> _PAGE_:

# # # # # # #

Je ne sais pas vous, mais moi j’ai la sensation d’être dotée de plusieurs modes. Comme un petit curseur quelque part sur mon corps qui décide pendant la nuit de quoi sera faite la journée qui arrive. Ce truc qui fait qu’en ouvrant un oeil le matin on sait avec quel mode vont se jouer les heures suivantes.
Le mode démarrage sans échec

Un classique, ordinaire, basique. Celui où je sais comment je vais me saper en après ma douche, que les fringues en question me vont et qu’elles correspondent à la météo. Celui où je ne fais pas de découverte horriiiiible en me regardant dans le miroir. Celui où je fais en sorte d’être la meilleure mère du monde jusqu’au moment où je dépose mes enfants à l’école. Celui où je prouve à la hiérarchie que je mérite « mes compétences affirmées » (mes collègues EN comprendront, pour les autres c’est l’équivalent du « très bien, bravo, continue ! » que vous pouvez trouver dans le cahier du jour de vos enfants).

# # # # # # #

> _CONSIGNE A_:
Dans le texte sur les modes, quel nom porte le premier mode décrit ?
> _CONSIGNE B_:
Reprenez le texte sur les modes depuis « Un classique, ordinaire, basique. » jusqu'à « de vos enfants). » en substituant « glace » à « miroir ».
Le matériel qui suit ne sert à rien ici.

> _DONNÉES_:
# # # # # # #

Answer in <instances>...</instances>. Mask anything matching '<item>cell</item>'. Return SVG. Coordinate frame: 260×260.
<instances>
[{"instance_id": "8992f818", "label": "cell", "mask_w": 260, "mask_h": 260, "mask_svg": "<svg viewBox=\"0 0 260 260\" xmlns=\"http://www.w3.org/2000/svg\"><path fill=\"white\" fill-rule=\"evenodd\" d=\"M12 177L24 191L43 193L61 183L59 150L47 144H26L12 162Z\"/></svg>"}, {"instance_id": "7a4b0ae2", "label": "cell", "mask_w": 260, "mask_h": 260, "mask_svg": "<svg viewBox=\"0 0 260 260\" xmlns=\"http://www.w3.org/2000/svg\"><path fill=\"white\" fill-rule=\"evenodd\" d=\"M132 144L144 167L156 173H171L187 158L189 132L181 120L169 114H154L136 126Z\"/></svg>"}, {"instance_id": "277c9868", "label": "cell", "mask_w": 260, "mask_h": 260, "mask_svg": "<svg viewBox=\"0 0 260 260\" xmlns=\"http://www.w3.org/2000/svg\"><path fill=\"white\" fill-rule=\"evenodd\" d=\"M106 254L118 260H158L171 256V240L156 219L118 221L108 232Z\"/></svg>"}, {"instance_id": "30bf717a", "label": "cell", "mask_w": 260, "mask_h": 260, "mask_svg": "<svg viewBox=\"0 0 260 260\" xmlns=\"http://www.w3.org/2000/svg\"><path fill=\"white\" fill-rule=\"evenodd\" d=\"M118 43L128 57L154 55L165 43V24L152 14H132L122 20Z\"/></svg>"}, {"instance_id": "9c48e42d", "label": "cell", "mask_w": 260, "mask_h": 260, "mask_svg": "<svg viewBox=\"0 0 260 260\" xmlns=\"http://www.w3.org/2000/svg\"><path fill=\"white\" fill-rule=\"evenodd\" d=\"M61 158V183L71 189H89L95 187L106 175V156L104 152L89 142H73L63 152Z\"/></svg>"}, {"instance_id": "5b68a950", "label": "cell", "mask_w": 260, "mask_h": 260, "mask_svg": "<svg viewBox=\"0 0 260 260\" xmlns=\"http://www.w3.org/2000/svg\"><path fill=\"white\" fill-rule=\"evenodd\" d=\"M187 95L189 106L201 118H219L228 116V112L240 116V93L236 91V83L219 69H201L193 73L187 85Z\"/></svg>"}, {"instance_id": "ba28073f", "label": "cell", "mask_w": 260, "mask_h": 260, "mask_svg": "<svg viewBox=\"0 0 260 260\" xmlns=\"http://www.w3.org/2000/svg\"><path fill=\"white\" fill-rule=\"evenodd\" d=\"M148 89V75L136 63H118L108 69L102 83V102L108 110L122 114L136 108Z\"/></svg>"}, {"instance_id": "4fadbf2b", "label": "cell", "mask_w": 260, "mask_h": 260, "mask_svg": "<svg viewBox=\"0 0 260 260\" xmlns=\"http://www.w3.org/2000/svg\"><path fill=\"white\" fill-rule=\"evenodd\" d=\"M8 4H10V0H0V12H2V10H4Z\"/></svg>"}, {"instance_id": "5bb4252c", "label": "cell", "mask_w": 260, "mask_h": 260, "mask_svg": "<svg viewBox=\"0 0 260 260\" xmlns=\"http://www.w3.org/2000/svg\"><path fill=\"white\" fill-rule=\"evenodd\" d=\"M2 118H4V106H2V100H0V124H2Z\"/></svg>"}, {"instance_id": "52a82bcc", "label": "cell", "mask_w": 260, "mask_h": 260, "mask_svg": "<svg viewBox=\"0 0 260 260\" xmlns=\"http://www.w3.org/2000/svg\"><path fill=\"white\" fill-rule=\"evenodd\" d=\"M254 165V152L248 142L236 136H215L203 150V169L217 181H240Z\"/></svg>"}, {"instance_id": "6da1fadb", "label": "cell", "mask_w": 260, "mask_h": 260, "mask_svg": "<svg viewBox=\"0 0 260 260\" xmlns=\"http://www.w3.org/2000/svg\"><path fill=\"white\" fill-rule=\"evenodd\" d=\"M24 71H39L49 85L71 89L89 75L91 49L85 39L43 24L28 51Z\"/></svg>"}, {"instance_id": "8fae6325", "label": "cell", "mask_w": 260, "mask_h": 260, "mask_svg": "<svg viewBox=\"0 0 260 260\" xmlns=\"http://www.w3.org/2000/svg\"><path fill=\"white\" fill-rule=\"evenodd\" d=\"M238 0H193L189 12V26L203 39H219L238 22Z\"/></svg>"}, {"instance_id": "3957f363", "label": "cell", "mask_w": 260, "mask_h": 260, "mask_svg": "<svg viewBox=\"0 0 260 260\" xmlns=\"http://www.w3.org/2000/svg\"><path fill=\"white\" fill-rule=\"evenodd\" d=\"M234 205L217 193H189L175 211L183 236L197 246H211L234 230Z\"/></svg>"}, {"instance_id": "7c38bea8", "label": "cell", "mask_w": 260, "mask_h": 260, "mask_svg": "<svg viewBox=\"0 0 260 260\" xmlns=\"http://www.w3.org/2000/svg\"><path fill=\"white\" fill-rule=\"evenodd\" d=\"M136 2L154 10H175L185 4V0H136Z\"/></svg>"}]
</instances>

# # # # # # #

> _RÉPONSE ATTENDUE A_:
Le mode démarrage sans échec.

> _RÉPONSE ATTENDUE B_:
Un classique, ordinaire, basique. Celui où je sais comment je vais me saper en après ma douche, que les fringues en question me vont et qu’elles correspondent à la météo. Celui où je ne fais pas de découverte horriiiiible en me regardant dans le glace. Celui où je fais en sorte d’être la meilleure mère du monde jusqu’au moment où je dépose mes enfants à l’école. Celui où je prouve à la hiérarchie que je mérite « mes compétences affirmées » (mes collègues EN comprendront, pour les autres c’est l’équivalent du « très bien, bravo, continue ! » que vous pouvez trouver dans le cahier du jour de vos enfants).